Rates for medium-range (MR) tankers out of the US Gulf fell to a two-month low amid growing ship supply and potentially less cargoes going into Mexico. But rates from United Kingdom and Europe remain strong as refineries there pump out more petrol.
The Baltic Exchange's daily assessment for Atlantic Basin MR earnings slid 12% for the week to end up at just over $15,800 per day.
MR rates are coming off a 10-month high of $21,600 per day seen in late December. Last month saw a surge of cargoes as US gasoline exports hit an all-time high of over 28 million barrels per day. For all of December. Atlantic Basin MR rates averaged $14,400 per day.
Most of those cargoes went to Mexico which saw its US imports hit 561,000 barrels per day last month, up 27% from November, according to Clipper Data.
But rates are softening as more ships come into the US Gulf. MJLF analyst Court Smith expects 30 open ships to come into the US Gulf in the coming week, joining some 72 already in the region not on subjects.
"Prompt tonnage in the US Gulf remains, and ample ships are available within a seven day window and beyond," Smith says the MJLF Weekly Tanker Scorecard.

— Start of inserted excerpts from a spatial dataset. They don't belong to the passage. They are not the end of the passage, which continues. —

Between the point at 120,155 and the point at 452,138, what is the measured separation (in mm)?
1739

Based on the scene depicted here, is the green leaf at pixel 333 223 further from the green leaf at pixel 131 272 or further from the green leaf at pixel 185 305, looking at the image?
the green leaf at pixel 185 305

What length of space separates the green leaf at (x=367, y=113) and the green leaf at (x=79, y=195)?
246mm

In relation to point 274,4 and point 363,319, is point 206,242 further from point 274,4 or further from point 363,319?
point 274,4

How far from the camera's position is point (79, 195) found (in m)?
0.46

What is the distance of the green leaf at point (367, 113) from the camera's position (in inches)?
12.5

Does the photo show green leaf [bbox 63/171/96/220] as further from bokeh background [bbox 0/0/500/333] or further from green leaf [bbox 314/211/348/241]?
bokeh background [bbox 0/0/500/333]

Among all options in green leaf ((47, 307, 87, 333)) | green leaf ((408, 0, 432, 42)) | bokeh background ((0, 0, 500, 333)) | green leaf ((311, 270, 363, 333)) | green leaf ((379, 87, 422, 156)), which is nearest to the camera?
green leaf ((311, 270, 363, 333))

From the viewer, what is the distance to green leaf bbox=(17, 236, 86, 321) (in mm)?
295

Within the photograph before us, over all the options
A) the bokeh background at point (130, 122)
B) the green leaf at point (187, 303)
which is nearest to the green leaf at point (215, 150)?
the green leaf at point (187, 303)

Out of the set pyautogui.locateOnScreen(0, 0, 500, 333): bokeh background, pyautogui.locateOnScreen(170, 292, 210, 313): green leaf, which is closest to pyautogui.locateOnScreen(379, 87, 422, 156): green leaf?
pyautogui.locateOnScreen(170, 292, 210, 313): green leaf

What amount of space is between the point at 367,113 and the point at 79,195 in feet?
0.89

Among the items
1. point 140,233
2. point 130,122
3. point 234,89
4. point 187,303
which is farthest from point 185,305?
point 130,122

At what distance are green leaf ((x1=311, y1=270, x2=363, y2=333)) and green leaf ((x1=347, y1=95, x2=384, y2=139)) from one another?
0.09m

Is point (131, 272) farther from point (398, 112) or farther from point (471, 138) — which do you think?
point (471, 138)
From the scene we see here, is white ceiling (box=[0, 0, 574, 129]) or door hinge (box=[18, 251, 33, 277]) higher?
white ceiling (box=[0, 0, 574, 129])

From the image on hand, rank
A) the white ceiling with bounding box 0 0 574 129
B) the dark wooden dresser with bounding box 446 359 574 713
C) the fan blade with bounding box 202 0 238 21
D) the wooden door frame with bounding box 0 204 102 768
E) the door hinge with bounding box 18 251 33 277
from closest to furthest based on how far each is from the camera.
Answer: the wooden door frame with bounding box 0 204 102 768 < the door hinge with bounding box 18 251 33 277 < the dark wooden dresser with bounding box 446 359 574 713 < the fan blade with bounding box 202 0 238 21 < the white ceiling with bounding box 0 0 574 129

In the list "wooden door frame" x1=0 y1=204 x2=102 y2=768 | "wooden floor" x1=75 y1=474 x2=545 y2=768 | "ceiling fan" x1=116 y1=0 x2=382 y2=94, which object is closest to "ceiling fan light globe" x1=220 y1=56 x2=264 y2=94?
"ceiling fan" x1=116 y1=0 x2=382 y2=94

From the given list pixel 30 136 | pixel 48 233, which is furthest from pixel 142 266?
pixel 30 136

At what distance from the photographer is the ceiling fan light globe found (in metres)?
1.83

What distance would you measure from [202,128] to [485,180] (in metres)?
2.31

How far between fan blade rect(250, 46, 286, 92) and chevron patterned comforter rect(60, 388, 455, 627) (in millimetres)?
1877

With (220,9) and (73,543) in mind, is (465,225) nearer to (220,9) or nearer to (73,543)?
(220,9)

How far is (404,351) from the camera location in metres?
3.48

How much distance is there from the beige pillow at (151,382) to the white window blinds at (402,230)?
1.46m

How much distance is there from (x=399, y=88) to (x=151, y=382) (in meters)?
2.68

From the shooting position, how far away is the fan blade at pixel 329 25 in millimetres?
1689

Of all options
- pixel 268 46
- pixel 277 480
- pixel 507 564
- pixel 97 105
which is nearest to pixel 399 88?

Whether Mexico's gasoline demand remains strong is unclear as the country's populace reacts negatively to a 20% increase in fuel prices since 1 January. Many cities have seen riots and protests break out due to the price hike, which is part of a larger effort at energy sector reform.
The high ship supply forced down the backhaul TC14 assessment to $3,200 per day, from a December high of $10,400 per day.
In addition to US Gulf cargoes, MRs are seeing good demand to ship out barrels from UK refineries. The TC2 front-haul saw assessed earnings at over $15,100 per day, the highest since early November. The health of the front-haul rates should help mitigate further weakness for MRs in the Atlantic Basin, Smith says.
"TC2 trips mean more for tonne-mile demand," Smith said. "So in the long run, better for all."